*** Opening of Exercise inputs ***

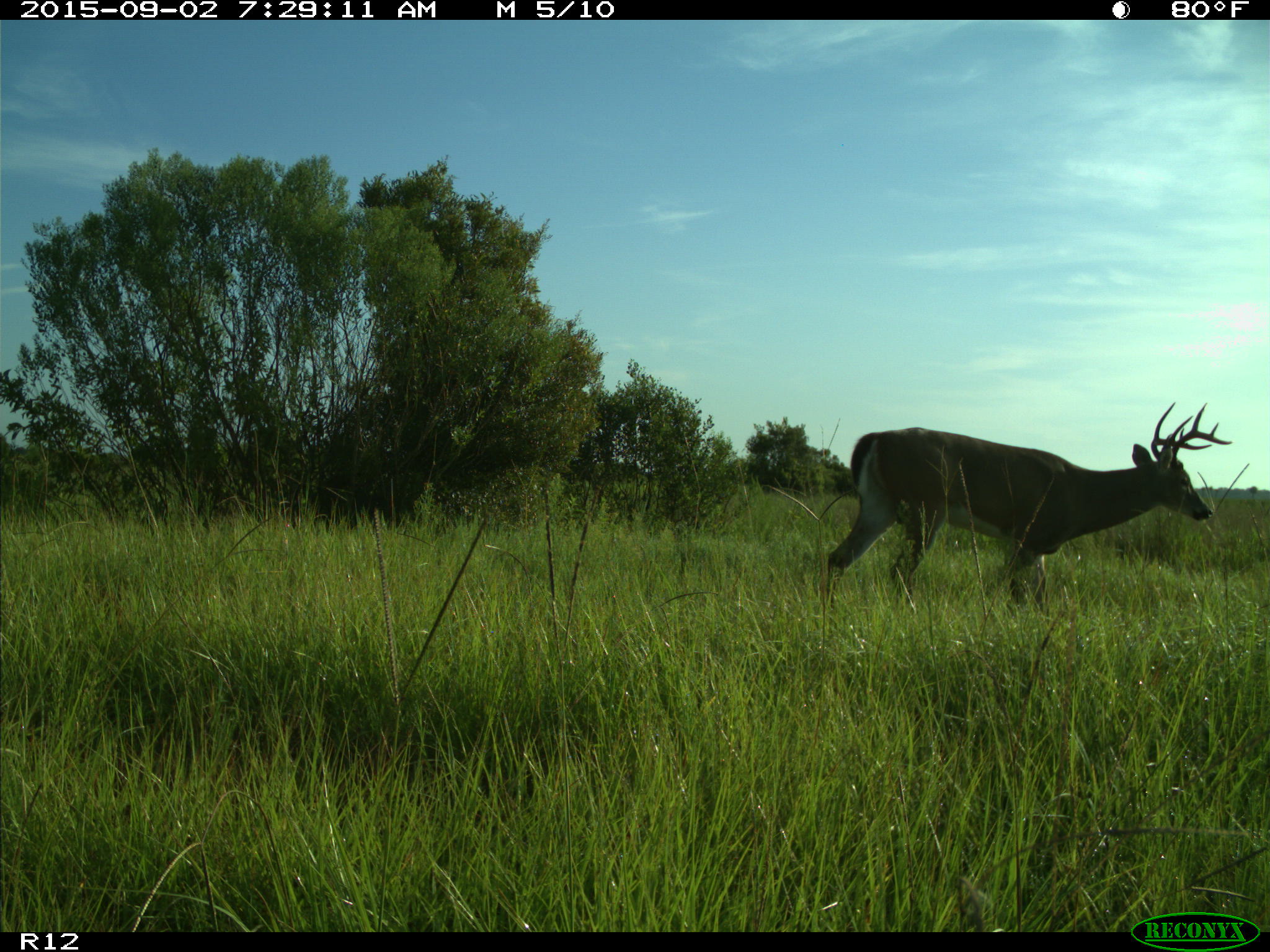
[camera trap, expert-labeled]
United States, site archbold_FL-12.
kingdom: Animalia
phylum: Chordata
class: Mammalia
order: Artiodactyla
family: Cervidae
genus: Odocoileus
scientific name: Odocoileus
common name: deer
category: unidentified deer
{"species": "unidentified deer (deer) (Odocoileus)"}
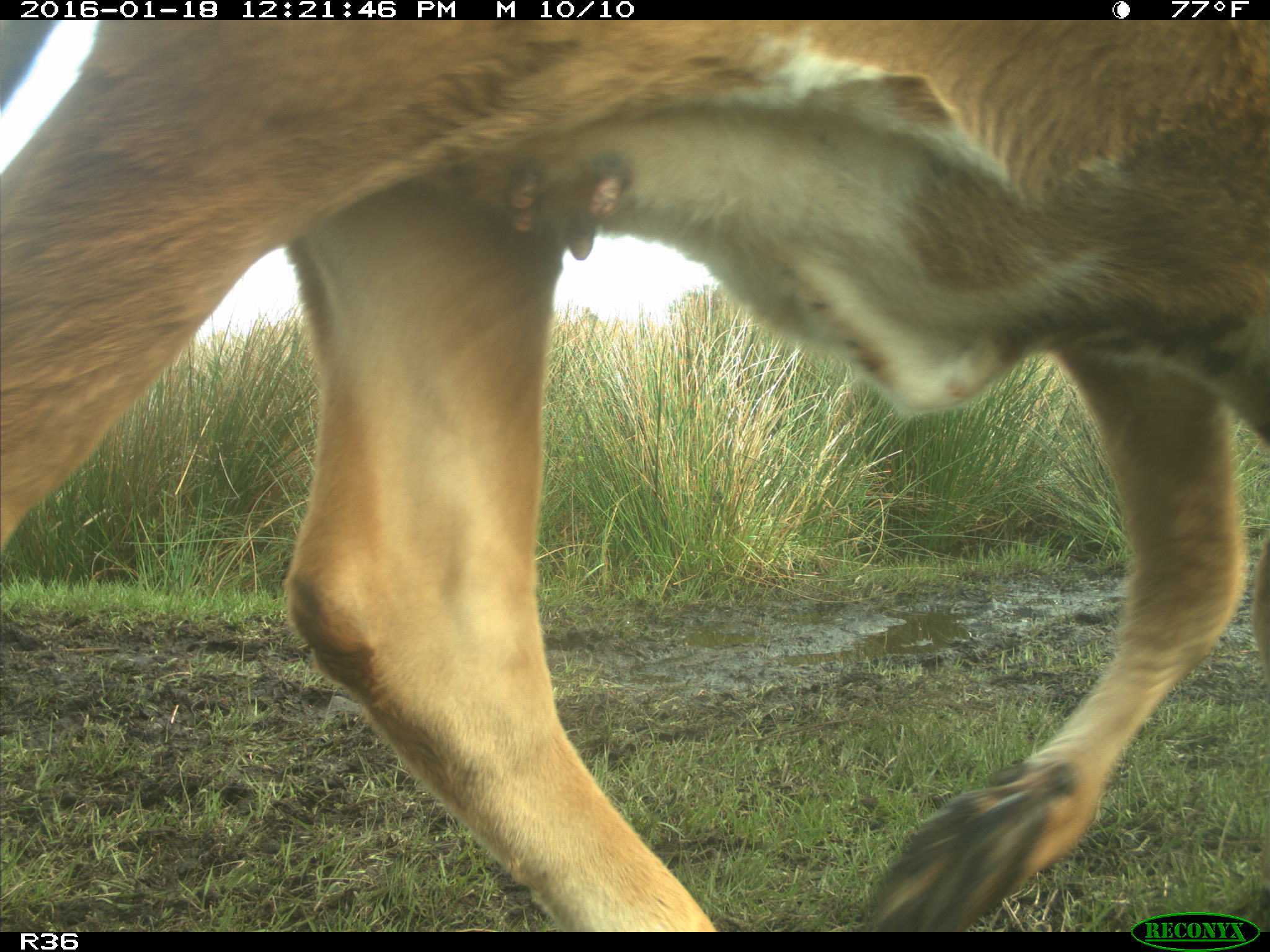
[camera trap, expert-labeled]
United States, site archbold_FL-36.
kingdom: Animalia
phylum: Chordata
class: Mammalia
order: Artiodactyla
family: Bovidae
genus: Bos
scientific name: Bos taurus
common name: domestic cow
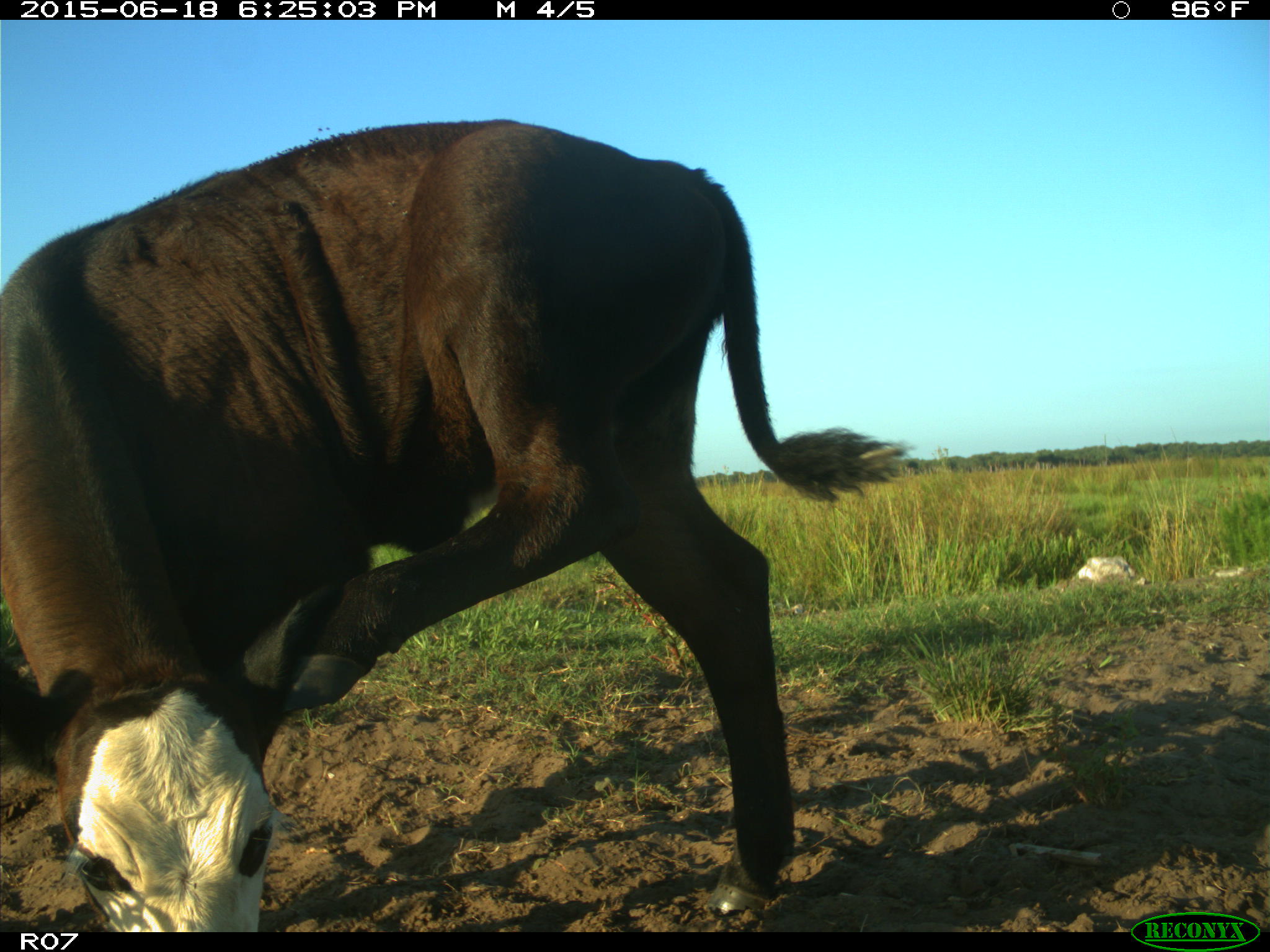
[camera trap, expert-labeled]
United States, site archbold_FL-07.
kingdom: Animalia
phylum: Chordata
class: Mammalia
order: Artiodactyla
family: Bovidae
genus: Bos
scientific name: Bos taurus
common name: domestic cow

*** Close of Exercise inputs ***

## Exercise description
Pictures are to be dropped; the lines from the start of the entries above through the line with "United States, site archbold_FL-36." are to be given again verbatim.

## Task solution
[camera trap, expert-labeled]
United States, site archbold_FL-12.
kingdom: Animalia
phylum: Chordata
class: Mammalia
order: Artiodactyla
family: Cervidae
genus: Odocoileus
scientific name: Odocoileus
common name: deer
category: unidentified deer
{"species": "unidentified deer (deer) (Odocoileus)"}
[camera trap, expert-labeled]
United States, site archbold_FL-36.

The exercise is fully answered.